O título fornece ao leitor mais atento informação sobre o conteúdo da obra. Era pelo “canto” que se encantavam plateias e, até, mitologicamente, as sereias conduziam os nautas à perdição. Por sua vez, o “profeta” é aquele que foi contactado pelo sobrenatural ou pelo divino e que por eles fala intermediando com o humano.

A acção da obra decorre em Dublin, capital da República da Irlanda. Um país com uma História truculenta, com momentos de tensão e de revolta ainda nos nossos dias bem patentes, com o IRA e o SINN FEIN, o seu povo descendendo de combativos guerreiros celtas, vikings, normandos…


A diegese deste distópico e disruptivo romance remete-nos temporalmente para um futuro próximo, quando o Partido da Aliança Nacional, depois de ganhar as eleições, instaura no país a Lei dos Poderes de Emergência e, com a sua recém-criada polícia política, a GNSB, com as demais forças de segurança e a Justiça (tipo tribunais plenários do Estado Novo) nas suas mãos, põe em prática um ‘estado de sítio’ através do qual, em nome do patriotismo tudo vale para iniciar a “caça às bruxas”, purgas políticas, perseguições aos cidadãos não alinhados com a ideologia vigente, prisões em massa sem culpa formada, deixando incomunicáveis os detidos por tempo indefinido, fazendo o cerco intimidatório às suas famílias, mulheres, adolescentes e crianças, tornando o terror o sentimento vivido no quotidiano das outrora famílias felizes, num país com enorme um potencial de prosperidade e de sucesso.

#### Listagem
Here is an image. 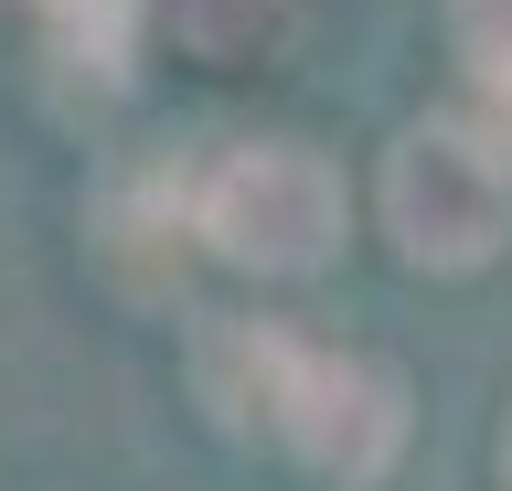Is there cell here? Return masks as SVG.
I'll list each match as a JSON object with an SVG mask.
<instances>
[{
  "mask_svg": "<svg viewBox=\"0 0 512 491\" xmlns=\"http://www.w3.org/2000/svg\"><path fill=\"white\" fill-rule=\"evenodd\" d=\"M203 406H214L235 438H278L310 481L331 491H374L395 459H406V385H395V363L374 353H342V342H299L278 321H214L203 331Z\"/></svg>",
  "mask_w": 512,
  "mask_h": 491,
  "instance_id": "1",
  "label": "cell"
},
{
  "mask_svg": "<svg viewBox=\"0 0 512 491\" xmlns=\"http://www.w3.org/2000/svg\"><path fill=\"white\" fill-rule=\"evenodd\" d=\"M182 225L246 278H310V267L342 257L352 193L310 139H224L203 161V182H192Z\"/></svg>",
  "mask_w": 512,
  "mask_h": 491,
  "instance_id": "2",
  "label": "cell"
},
{
  "mask_svg": "<svg viewBox=\"0 0 512 491\" xmlns=\"http://www.w3.org/2000/svg\"><path fill=\"white\" fill-rule=\"evenodd\" d=\"M374 203L416 278H470L512 246V150L470 118H416L384 150Z\"/></svg>",
  "mask_w": 512,
  "mask_h": 491,
  "instance_id": "3",
  "label": "cell"
},
{
  "mask_svg": "<svg viewBox=\"0 0 512 491\" xmlns=\"http://www.w3.org/2000/svg\"><path fill=\"white\" fill-rule=\"evenodd\" d=\"M54 11V43H64V65H86L96 86H118L128 54H139V33L160 22V0H43Z\"/></svg>",
  "mask_w": 512,
  "mask_h": 491,
  "instance_id": "4",
  "label": "cell"
},
{
  "mask_svg": "<svg viewBox=\"0 0 512 491\" xmlns=\"http://www.w3.org/2000/svg\"><path fill=\"white\" fill-rule=\"evenodd\" d=\"M448 54L480 97L512 107V0H448Z\"/></svg>",
  "mask_w": 512,
  "mask_h": 491,
  "instance_id": "5",
  "label": "cell"
},
{
  "mask_svg": "<svg viewBox=\"0 0 512 491\" xmlns=\"http://www.w3.org/2000/svg\"><path fill=\"white\" fill-rule=\"evenodd\" d=\"M278 11H288V0H160V22H171L203 65H235V54H246Z\"/></svg>",
  "mask_w": 512,
  "mask_h": 491,
  "instance_id": "6",
  "label": "cell"
},
{
  "mask_svg": "<svg viewBox=\"0 0 512 491\" xmlns=\"http://www.w3.org/2000/svg\"><path fill=\"white\" fill-rule=\"evenodd\" d=\"M502 481H512V417H502Z\"/></svg>",
  "mask_w": 512,
  "mask_h": 491,
  "instance_id": "7",
  "label": "cell"
},
{
  "mask_svg": "<svg viewBox=\"0 0 512 491\" xmlns=\"http://www.w3.org/2000/svg\"><path fill=\"white\" fill-rule=\"evenodd\" d=\"M0 11H43V0H0Z\"/></svg>",
  "mask_w": 512,
  "mask_h": 491,
  "instance_id": "8",
  "label": "cell"
}]
</instances>
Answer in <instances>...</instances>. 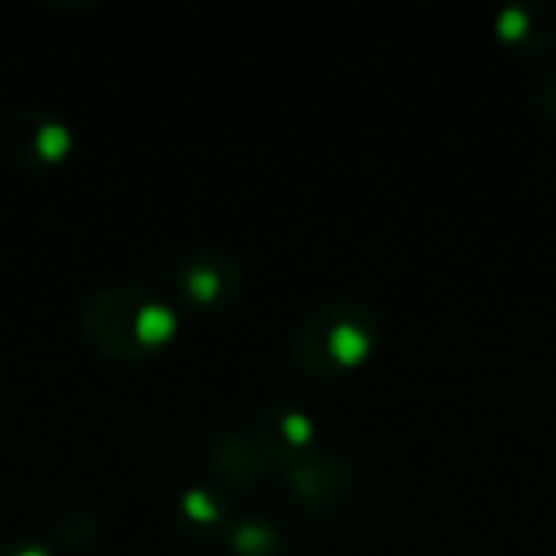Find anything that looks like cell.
<instances>
[{
  "label": "cell",
  "instance_id": "obj_5",
  "mask_svg": "<svg viewBox=\"0 0 556 556\" xmlns=\"http://www.w3.org/2000/svg\"><path fill=\"white\" fill-rule=\"evenodd\" d=\"M0 556H47V548H39V545H9V548H0Z\"/></svg>",
  "mask_w": 556,
  "mask_h": 556
},
{
  "label": "cell",
  "instance_id": "obj_1",
  "mask_svg": "<svg viewBox=\"0 0 556 556\" xmlns=\"http://www.w3.org/2000/svg\"><path fill=\"white\" fill-rule=\"evenodd\" d=\"M85 328L92 343L111 358H146L156 355L176 336V309L161 294L146 287L103 290L88 305Z\"/></svg>",
  "mask_w": 556,
  "mask_h": 556
},
{
  "label": "cell",
  "instance_id": "obj_4",
  "mask_svg": "<svg viewBox=\"0 0 556 556\" xmlns=\"http://www.w3.org/2000/svg\"><path fill=\"white\" fill-rule=\"evenodd\" d=\"M27 141L12 149V156H24L27 164H54L70 153V126L62 118H47L39 111H27L24 123Z\"/></svg>",
  "mask_w": 556,
  "mask_h": 556
},
{
  "label": "cell",
  "instance_id": "obj_3",
  "mask_svg": "<svg viewBox=\"0 0 556 556\" xmlns=\"http://www.w3.org/2000/svg\"><path fill=\"white\" fill-rule=\"evenodd\" d=\"M179 287L202 309H225L240 294V270L225 255H191L179 267Z\"/></svg>",
  "mask_w": 556,
  "mask_h": 556
},
{
  "label": "cell",
  "instance_id": "obj_2",
  "mask_svg": "<svg viewBox=\"0 0 556 556\" xmlns=\"http://www.w3.org/2000/svg\"><path fill=\"white\" fill-rule=\"evenodd\" d=\"M374 348V317L355 302H336L309 313L294 336V355L313 374L355 370Z\"/></svg>",
  "mask_w": 556,
  "mask_h": 556
}]
</instances>
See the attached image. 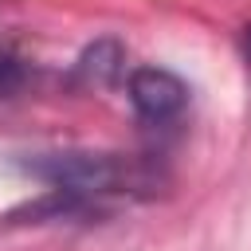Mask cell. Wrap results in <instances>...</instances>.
<instances>
[{
	"label": "cell",
	"mask_w": 251,
	"mask_h": 251,
	"mask_svg": "<svg viewBox=\"0 0 251 251\" xmlns=\"http://www.w3.org/2000/svg\"><path fill=\"white\" fill-rule=\"evenodd\" d=\"M122 71H126V47L118 39H94L75 63V78L82 86H94V90L114 86L122 78Z\"/></svg>",
	"instance_id": "obj_3"
},
{
	"label": "cell",
	"mask_w": 251,
	"mask_h": 251,
	"mask_svg": "<svg viewBox=\"0 0 251 251\" xmlns=\"http://www.w3.org/2000/svg\"><path fill=\"white\" fill-rule=\"evenodd\" d=\"M27 78H31L27 63L12 51H0V98H16L27 86Z\"/></svg>",
	"instance_id": "obj_4"
},
{
	"label": "cell",
	"mask_w": 251,
	"mask_h": 251,
	"mask_svg": "<svg viewBox=\"0 0 251 251\" xmlns=\"http://www.w3.org/2000/svg\"><path fill=\"white\" fill-rule=\"evenodd\" d=\"M243 59H247V71H251V27L243 31Z\"/></svg>",
	"instance_id": "obj_5"
},
{
	"label": "cell",
	"mask_w": 251,
	"mask_h": 251,
	"mask_svg": "<svg viewBox=\"0 0 251 251\" xmlns=\"http://www.w3.org/2000/svg\"><path fill=\"white\" fill-rule=\"evenodd\" d=\"M24 169L35 180L51 184L55 192H71V196H82V200L149 184V173L133 157H122V153H86V149L35 153V157L24 161Z\"/></svg>",
	"instance_id": "obj_1"
},
{
	"label": "cell",
	"mask_w": 251,
	"mask_h": 251,
	"mask_svg": "<svg viewBox=\"0 0 251 251\" xmlns=\"http://www.w3.org/2000/svg\"><path fill=\"white\" fill-rule=\"evenodd\" d=\"M129 102H133V110H137L141 122L165 126V122H176L188 110V86L173 71L141 67V71L129 75Z\"/></svg>",
	"instance_id": "obj_2"
}]
</instances>
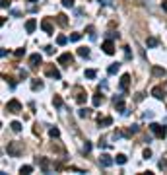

#### Tarefa proposta 1
Copie do texto da página, sem mudar nada, o trecho que começa em "O título fornece" e vai até "com o humano.", incluindo este.
#### Tarefa proposta 2
Segundo o texto da página, de quais povos descende o povo da Irlanda? Cite todos.
#### Tarefa proposta 3
Responda com base no texto da página:
(a) Em que cidade se passa a ação do romance?
(b) Qual é o nome da polícia política recém-criada?
(c) Que lei o Partido da Aliança Nacional impõe ao país depois de vencer as eleições?
Para responder, baseie-se somente no texto da página.

#### Resposta final 1
O título fornece ao leitor mais atento informação sobre o conteúdo da obra. Era pelo “canto” que se encantavam plateias e, até, mitologicamente, as sereias conduziam os nautas à perdição. Por sua vez, o “profeta” é aquele que foi contactado pelo sobrenatural ou pelo divino e que por eles fala intermediando com o humano.

#### Resposta final 2
Celtas, vikings e normandos.

#### Resposta final 3
(a) Em Dublin.
(b) GNSB.
(c) A Lei dos Poderes de Emergência.